-- START OF Page extract --

In the United States, the economic surprise index stands near a two-year low on the back of disappointing data. ISM non-manufacturing PMI is also near a two-year low, job creation is declining in small businesses, JOLTS job opening are plunging and real retail sales in Q1 are down 0.7% after a negative print in Q4 2018. There is probably some seasonality here, but it also indicates the US cycle is showing signs of fatigue, and the cyclical slowdown should extent in the rest of the year, though avoiding outright recession.
In the euro area, potential growth is lower than in the United States, leading to lower real growth, but the economic situation is in fact not as bad as many investors think. Though starting from a very low point, the euro area economic surprise index is moving north, currently at minus 38.7.

-- END OF Page extract --

Requests:
- A) Repeat word for word the part of the commentary on the US and euro area economies that runs from "In the euro" to "at minus 38.7.".
- B) Carry on the commentary on the US and euro area economies, starting right after its last sentence.

-- START OF Supplied information --

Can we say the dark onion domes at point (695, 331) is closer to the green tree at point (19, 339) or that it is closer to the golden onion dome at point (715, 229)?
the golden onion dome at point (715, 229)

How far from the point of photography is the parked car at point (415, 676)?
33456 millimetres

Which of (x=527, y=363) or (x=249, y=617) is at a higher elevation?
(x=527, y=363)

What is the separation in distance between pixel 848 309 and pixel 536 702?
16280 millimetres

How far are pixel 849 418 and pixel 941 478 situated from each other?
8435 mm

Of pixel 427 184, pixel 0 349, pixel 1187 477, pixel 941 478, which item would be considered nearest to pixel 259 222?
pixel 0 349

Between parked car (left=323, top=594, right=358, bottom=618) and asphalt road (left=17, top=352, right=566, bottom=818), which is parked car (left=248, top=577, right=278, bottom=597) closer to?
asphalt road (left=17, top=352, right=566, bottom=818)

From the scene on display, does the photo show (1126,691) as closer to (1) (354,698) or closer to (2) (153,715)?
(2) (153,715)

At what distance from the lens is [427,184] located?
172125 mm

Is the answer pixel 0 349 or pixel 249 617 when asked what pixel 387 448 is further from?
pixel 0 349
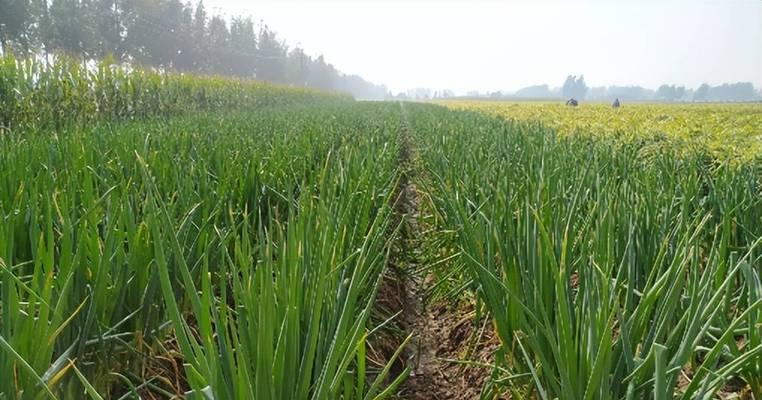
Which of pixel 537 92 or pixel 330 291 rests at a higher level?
pixel 537 92

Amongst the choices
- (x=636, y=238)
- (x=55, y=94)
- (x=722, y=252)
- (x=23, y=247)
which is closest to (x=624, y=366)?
(x=722, y=252)

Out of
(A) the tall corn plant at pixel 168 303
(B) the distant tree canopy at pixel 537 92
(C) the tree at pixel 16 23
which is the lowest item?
(A) the tall corn plant at pixel 168 303

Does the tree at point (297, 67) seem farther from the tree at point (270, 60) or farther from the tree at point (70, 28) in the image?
the tree at point (70, 28)

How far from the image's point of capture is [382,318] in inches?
75.3

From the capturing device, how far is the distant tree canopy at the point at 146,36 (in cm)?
3681

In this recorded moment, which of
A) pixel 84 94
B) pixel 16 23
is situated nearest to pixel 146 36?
pixel 16 23

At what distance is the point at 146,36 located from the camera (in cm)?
4538

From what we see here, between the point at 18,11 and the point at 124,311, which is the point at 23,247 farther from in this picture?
the point at 18,11

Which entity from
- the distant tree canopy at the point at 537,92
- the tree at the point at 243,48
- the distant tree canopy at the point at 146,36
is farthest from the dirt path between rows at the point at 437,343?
the distant tree canopy at the point at 537,92

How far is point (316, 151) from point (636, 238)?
2.55m

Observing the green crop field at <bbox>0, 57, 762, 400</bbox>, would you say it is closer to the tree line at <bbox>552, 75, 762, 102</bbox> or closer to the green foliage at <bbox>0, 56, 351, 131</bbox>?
the green foliage at <bbox>0, 56, 351, 131</bbox>

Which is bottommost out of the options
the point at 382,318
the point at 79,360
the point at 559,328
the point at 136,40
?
the point at 382,318

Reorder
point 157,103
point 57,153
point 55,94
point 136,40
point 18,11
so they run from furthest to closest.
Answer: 1. point 136,40
2. point 18,11
3. point 157,103
4. point 55,94
5. point 57,153

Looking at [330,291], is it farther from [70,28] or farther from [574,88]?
[574,88]
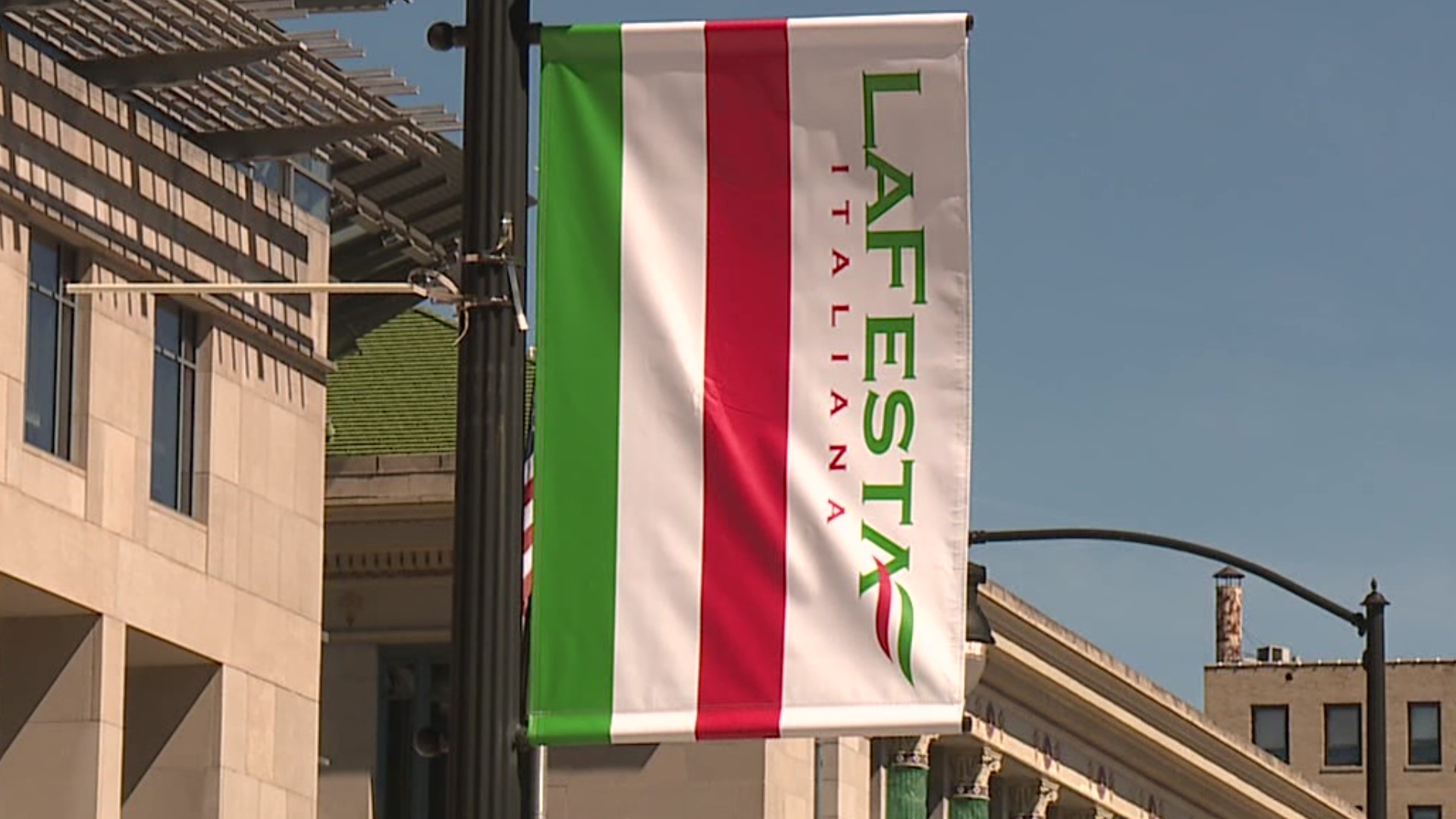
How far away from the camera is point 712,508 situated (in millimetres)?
9273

-- END OF Supplied information --

Answers for the exercise:
- A)
In the euro area, potential growth is lower than in the United States, leading to lower real growth, but the economic situation is in fact not as bad as many investors think. Though starting from a very low point, the euro area economic surprise index is moving north, currently at minus 38.7.

- B)
Concern is mostly concentrated on Germany which has revised its growth forecast to 0.5% this year, versus a preliminary estimate of 1% three months ago. Recent soft data seem to signal that Germany’s economy has bottomed. ZEW economic sentiment is weak but there are indications of stabilisation in the car industry, which represents roughly 14% of the country’s GDP. Sentiment in construction and services is improving, respectively at 47.6, the highest level since May 2018, and 34.7.
The expectations of German investors are on the rise again and are back in positive territory at 3.1. In terms of exports, the country was hit hard in Q1 by China’s slowdown and very much by Turkey’s economic drop, but we expect a slow improvement of data in coming months as the euro area REER is finally falling and China’s stimulus will start to have noticeable ripple effect on the rest of the world. In Q2, Germany’s economy should still be driven by positive domestic demand and higher performance of the service sector. Trade war talks and inflation on the agenda in May
Looking ahead, there will be two dominant macro themes in May: trade war talks and the return of inflation.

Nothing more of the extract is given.